If you don’t get the bite the first time you do this, just keep doing the same thing time after time, always trying to keep the lure in the strike zone as long as possible until you get the bite. You can try not moving the lure at all – or try imparting some faint vibrations with the rod tip while trying not to move the lure forward off the nest.
This is one of the most fascinating ways to fish for bass – and something you really cannot experience during the other ten months of the year.
Do’s and Don’ts
Kindly remember the following two important points to minimize any possible negative impact of bed fishing:
– Never keep fish that are caught on the spawning beds or nursery grounds
– Always release fish in the same place you caught them
If we follow these practices, we will reduce any possible impact of fishing during May and June.
The one situation where I always refrain from casting over a bed is when I see that the male and female are doing their thing, rubbing over and against one another. That means that they are dispensing their eggs and fertilizing milt onto the nest. They can do this many times and with several mates in the area over the course of at least several days. If you catch a fish then, you will see how she/he expresses the eggs/milt over your hand, because of the stress of capture. And that is the shame, because it would otherwise mean more bass for you in the near future.
As the month of June fully unfolds, the bass will finish the job of protecting the offspring, and the parents will start to relocate in postspawn locations such as nearby deep drop-offs. They will show an indifferent attitude for just a few days as they simply rest and recuperate during the so-called “postspawn funk.” Fish will soon shake this funk off and start destroying your lures (if you can find the right pattern) because they have to begin refueling and filling their bellies due to depleting their fat reserves over the last month while taking care of the nest and fry. But to know more about postspawn fishing, you will have to wait for my next story!
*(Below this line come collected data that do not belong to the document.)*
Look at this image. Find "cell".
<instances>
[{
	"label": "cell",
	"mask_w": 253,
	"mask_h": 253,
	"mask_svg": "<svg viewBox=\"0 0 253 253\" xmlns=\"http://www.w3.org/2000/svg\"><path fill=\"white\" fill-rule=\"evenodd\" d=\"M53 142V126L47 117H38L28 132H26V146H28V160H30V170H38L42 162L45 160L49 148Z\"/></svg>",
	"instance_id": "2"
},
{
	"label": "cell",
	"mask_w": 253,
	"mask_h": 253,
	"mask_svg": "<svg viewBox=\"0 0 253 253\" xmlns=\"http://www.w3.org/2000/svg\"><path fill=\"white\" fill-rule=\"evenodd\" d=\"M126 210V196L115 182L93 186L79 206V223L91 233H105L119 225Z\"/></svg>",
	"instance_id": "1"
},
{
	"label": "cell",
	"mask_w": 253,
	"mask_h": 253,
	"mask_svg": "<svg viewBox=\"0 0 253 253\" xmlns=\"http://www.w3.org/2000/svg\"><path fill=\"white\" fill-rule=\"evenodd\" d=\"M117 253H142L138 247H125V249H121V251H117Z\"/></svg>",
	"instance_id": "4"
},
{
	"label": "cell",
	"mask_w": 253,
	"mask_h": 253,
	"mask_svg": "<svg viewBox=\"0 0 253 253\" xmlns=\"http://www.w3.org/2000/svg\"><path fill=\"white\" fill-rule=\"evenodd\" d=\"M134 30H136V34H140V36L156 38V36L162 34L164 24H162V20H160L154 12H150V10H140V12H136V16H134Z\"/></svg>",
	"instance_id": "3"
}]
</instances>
In some countries and specific lakes in Europe, bass fishing season is closed during the spawning months, and I hear that this is similar – bass fishing is prohibited during spawning months in some states in the upper half of the USA. Personally, I think that there are other ways to still fish responsibly during May and June while limiting the impact that anglers may possibly make on the nursery grounds…but nevertheless, where prohibitions are in effect, I dutifully follow them. Of course, I would like to add that if you have to wait until spawning season is over before bass fishing officially opens in your country, state or lake – that means you have already missed the best and easiest time of year to catch big bass. On the other hand, if spawning season is open to fishing, then certainly don’t miss it! Go bed fishing! Just act responsibly and have fun.